WWII prisoner recounts story during POW ceremony
.By Jason Starr The Essex Reporter
Harry Howe remembered Friday a time in 1945 when he was prisoner No. 098411, a captured soldier in Nazi Germany.
Howe’s harrowing World War II story was part of the Vermont National Guard’s observance of Prisoner-of-War/Missing-in-Action Day at Camp Johnson in Colchester. The day is recognized at military bases nationwide on the third Friday in September to honor the roughly 85,000 American soldiers who are unaccounted for from World War II, the Vietnam and Korean wars, and the Cold War, and to honor those who were captured in battle.
Howe, 93, a resident of Quechee, shared his account of three months in a German prison camp, his escape and ultimate rescue for an audience of current soldiers, fellow former prisoners-of-war, Gov. Peter Shumlin, and members of the media in the Camp Johnson barracks.
“As years go by, memories fade and life goes on, and it becomes easy to forget,” said Wayne Whitelock, retired Army colonel and Vermont Guard chaplain. “We gather today to affirm our duty to remember.”

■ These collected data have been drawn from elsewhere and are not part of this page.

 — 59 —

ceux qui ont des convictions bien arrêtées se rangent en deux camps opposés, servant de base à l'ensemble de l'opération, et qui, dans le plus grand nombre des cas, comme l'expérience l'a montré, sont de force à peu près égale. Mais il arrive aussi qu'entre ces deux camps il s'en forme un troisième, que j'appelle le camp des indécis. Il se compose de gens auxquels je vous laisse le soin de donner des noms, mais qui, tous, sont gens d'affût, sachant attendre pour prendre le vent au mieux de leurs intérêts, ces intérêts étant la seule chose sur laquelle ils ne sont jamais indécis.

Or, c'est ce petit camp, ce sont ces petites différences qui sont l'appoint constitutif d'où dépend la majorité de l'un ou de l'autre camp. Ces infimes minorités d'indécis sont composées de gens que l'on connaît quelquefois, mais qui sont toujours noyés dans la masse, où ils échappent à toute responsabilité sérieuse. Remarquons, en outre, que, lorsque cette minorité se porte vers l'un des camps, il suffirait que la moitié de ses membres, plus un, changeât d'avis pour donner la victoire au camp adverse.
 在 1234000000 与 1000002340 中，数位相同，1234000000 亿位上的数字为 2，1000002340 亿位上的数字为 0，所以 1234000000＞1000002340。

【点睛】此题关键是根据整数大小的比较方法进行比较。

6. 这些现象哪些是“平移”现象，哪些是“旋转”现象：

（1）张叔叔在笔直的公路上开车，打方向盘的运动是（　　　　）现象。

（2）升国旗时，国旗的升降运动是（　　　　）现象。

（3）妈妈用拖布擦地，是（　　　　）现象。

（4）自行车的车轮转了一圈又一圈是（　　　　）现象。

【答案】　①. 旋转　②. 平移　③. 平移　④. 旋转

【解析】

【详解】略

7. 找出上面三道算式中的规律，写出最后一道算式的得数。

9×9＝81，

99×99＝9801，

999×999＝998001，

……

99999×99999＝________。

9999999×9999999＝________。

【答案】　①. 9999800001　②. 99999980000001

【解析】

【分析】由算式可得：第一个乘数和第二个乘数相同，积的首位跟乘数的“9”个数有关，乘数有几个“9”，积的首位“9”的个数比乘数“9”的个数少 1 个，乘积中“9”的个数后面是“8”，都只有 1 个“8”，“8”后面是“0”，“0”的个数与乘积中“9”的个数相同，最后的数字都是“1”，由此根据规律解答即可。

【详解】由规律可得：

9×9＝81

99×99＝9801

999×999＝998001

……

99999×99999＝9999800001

Howe provided a vivid account of prison survival. He punctuated his speech by showing the bowl, spoon and mug he was issued in the German camp and a Nazi flag he acquired while in Germany.
His story started in France in January 1945 in the middle of the allied liberation from German occupation.
“We were attacking every day,” he recalled, “taking one village after another.”
But when Germans overwhelmed his company, he was taken hostage with 12 other American survivors and transported behind German lines for interrogation, eventually landing in a prison camp in Hammelburg, Germany.
Howe spent three months in the camp until Gen. George Patton’s “operation Hammelburg” task force fought their way in and said, as Howe recalled: “We’re here to take you back.” But a return to safety was not that simple. The tank convoy he hitched to return to American positions was taken out during the journey. Howe survived for two nights with five other American soldiers in the woods.
“We had to be prepared to fight, but I had no weapon,” he recalled. “We hunkered down. There were Germans firing close by. We just sat there quietly.”
Eventually, German soldiers stumbled upon them, Howe said, and he was taken to another prisoner camp near Munich. It was a large camp with prisoners from several countries. The food was improved over Hammelburg, where Howe had described the evening meal as cabbage-water soup or vegetable stew where worms embedded in the vegetables became part of the meal.
“We very quickly decided the worms were well-cooked, and there was no taste, so we ate them all,” Howe recalled. He said he bathed only once the entire three months, an attempt to remove body lice that had infested prisoners.
It was early April by the time he got to the second prisoner camp in Munich, and the tide of the war was shifting against Germany. On April 29, the Munich camp was liberated by Patton’s forces.
“We were free with great relief and we soon moved out,” he said.
By July he was recuperating on American soil, and that August he got married. Sixty-nine years later, his wife sat in the audience Friday as Howe delivered his recollections.
Chaplain Whitelock described the ordeal of being captured and held by enemies as “an experience of fright and terror that has no equal.” He said efforts continue to determine the fates of America’s missing, which comprise about 75,000 from World War II, 1,600 from Vietnam, 7,800 from Korea and 120 from the Cold War, according to Shumlin.
“I join all Vermonters today in remembering those who aren’t with us and honoring those who are,” Shumlin said. “We thank you from the bottom of our hearts.”